I worked for a redi-mix producer in the redi-mix industry for 35 years and we provided thousands of yards for water reservoir's and cooling towers over the years, it's pretty common and it's not new,i wonder where that guy went to school,i'll include a link you can print out for him,maybe he'll learn something.

http://www.ctscement.com/TypeK.asp


----------



## jomama45 (Nov 13, 2008)

Not all plants have Type III cement, or anything other than Type I & high-early for that matter, available in a silo at all times. As a matter of fact, I'd consider Type III to be a rarity in most of the country, especially in residential work. If I had to guess, I'd say that 99.95% of residential concrete poured in the US is simple Type I portland cement based. It's far cheaper and safer in the long run to cut/install control joints than it is to seek out a non-typical cement and process IMPO.


----------



## Mort (Nov 26, 2008)

jomama45 said:


> Not all plants have Type III cement, or anything other than Type I & high-early for that matter


Type III is Hi Early.

Most ready mix companies will be able to put in a shrinkage reducing admixture (ours is called Eclipse), instead of the special cement. Just make sure they have the air friendly version, some of those really mess with the air. You can have the exact same load and one will be fine, and for no reason the next load tests at 12% air entrainment. Even our chemical reps had a hard time figuring that one out.

And we WILL put color in, the drivers don't really like to because of the extra work involved (all pays the same, I say). I just b***h when I have to put lamp black in (powder color), because it gets everywhere.


----------



## Ravenworks (Oct 31, 2010)

Canarywood1 said:


> All i can say is he must be a real idiot if he's never heard of it,and some engineer,hope i never have to be in a building he's worked on.


Dude,now I am laughing because you're way over thinking this,it's a porch.
As for my engineer,I have total faith in him,the company I work for is one of the largest in Ohio we specialise in heavy industry,we are exclusive to the world's #1 steel maker.
I am not posting any names but with a little searching it isn't to hard to figure out who I'm talking about.


----------



## Canarywood1 (May 5, 2012)

Mort said:


> Type III is Hi Early.
> 
> Most ready mix companies will be able to put in a shrinkage reducing admixture (ours is called Eclipse), instead of the special cement.
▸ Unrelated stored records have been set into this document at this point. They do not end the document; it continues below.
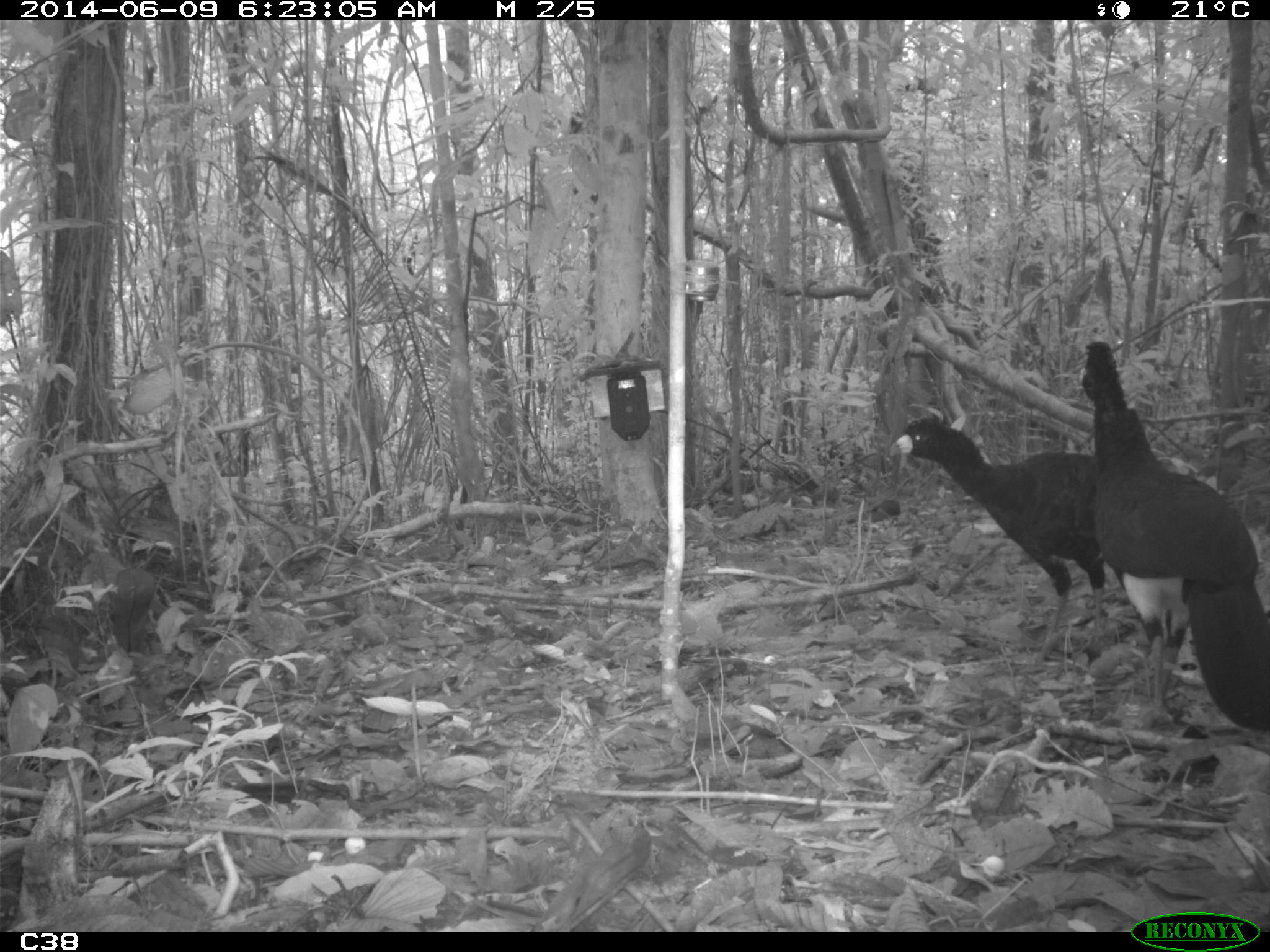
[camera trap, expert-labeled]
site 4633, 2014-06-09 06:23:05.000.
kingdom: Animalia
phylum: Chordata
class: Aves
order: Galliformes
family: Cracidae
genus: Crax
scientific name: Crax alector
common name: black curassow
Crax alector (black curassow), count 2, age adult.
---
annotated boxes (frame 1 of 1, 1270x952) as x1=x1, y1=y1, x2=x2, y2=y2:
crax alector: x1=1080, y1=340, x2=1270, y2=733; x1=887, y1=416, x2=1107, y2=666; x1=1152, y1=417, x2=1268, y2=497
Just make sure they have the air friendly version, some of those really mess with the air. You can have the exact same load and one will be fine, and for no reason the next load tests at 12% air entrainment. Even our chemical reps had a hard time figuring that one out.
> 
> And we WILL put color in, the drivers don't really like to because of the extra work involved (all pays the same, I say). I just b***h when I have to put lamp black in (powder color), because it gets everywhere.


 
Your right on the Hi Early,and we always used the type k cement because of the air problems using an admixture.

Your right about the lamp black,terrible stuff to handle,last time i used it was in the sidewalks at Sears Tower.


----------



## Canarywood1 (May 5, 2012)

Ravenworks said:


> Dude,now I am laughing because you're way over thinking this,it's a porch.
> As for my engineer,I have total faith in him,the company I work for is one of the largest in Ohio we specialise in heavy industry,we are exclusive to the world's #1 steel maker.
> I am not posting any names but with a little searching it isn't to hard to figure out who I'm talking about.


 

Your the guy that asked for the information,i just supplied it.


----------



## Mort (Nov 26, 2008)

Canarywood1 said:


> Your right about the lamp black,terrible stuff to handle,last time i used it was in the sidewalks at Sears Tower.


That stuff is awful, and what makes it that much worse is that we aren't allowed to just toss the bag in because we had a problem years ago where the dissolvable bag didn't dissolve all the way, so it stuck out of the guy's exposed slab. Whoops. I actually prefer the red stuff because, since its usually used to cover electrical lines, you just toss the bag in and you're done.


----------